• _Input data_

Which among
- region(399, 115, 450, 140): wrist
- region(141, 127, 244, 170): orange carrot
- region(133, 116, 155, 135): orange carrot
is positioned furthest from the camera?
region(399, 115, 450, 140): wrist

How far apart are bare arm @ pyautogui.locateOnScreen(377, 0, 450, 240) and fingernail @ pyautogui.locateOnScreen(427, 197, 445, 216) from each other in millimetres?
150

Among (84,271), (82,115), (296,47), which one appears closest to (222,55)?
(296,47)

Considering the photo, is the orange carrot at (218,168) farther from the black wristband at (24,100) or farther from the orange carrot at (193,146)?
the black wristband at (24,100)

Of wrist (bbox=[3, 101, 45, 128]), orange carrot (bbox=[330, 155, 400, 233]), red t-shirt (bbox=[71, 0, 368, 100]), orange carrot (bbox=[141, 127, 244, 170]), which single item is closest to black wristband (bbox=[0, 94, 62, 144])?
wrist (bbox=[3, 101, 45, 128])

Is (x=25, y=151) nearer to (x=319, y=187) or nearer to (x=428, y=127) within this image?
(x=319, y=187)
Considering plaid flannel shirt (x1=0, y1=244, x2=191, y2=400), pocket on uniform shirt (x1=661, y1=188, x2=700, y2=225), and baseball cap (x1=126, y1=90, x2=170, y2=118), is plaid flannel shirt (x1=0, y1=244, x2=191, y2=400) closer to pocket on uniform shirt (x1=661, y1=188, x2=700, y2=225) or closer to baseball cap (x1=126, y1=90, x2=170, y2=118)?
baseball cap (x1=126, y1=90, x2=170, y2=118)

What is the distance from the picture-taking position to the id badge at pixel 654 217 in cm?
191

...

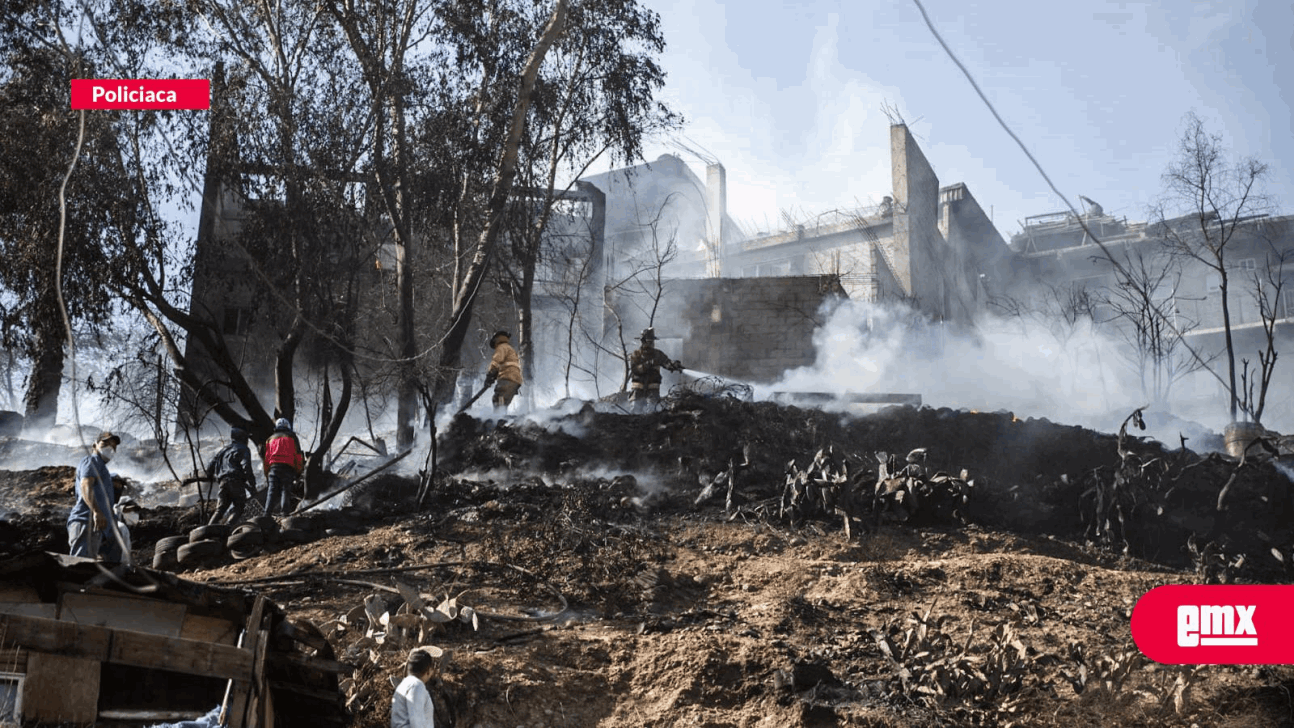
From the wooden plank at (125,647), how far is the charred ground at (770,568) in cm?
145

• _Directions_
Collect every line of the data above that contains the string "shirt". Case counts.

• _Complete answer_
Of wrist (bbox=[3, 101, 45, 128]), orange carrot (bbox=[330, 155, 400, 233]), red t-shirt (bbox=[71, 0, 368, 100]), orange carrot (bbox=[141, 127, 244, 170]), which single item is closest to black wristband (bbox=[0, 94, 62, 144])?
Considering plaid flannel shirt (x1=0, y1=244, x2=191, y2=400), pocket on uniform shirt (x1=661, y1=188, x2=700, y2=225), and baseball cap (x1=126, y1=90, x2=170, y2=118), is plaid flannel shirt (x1=0, y1=244, x2=191, y2=400) closer to pocket on uniform shirt (x1=661, y1=188, x2=700, y2=225) or closer to baseball cap (x1=126, y1=90, x2=170, y2=118)?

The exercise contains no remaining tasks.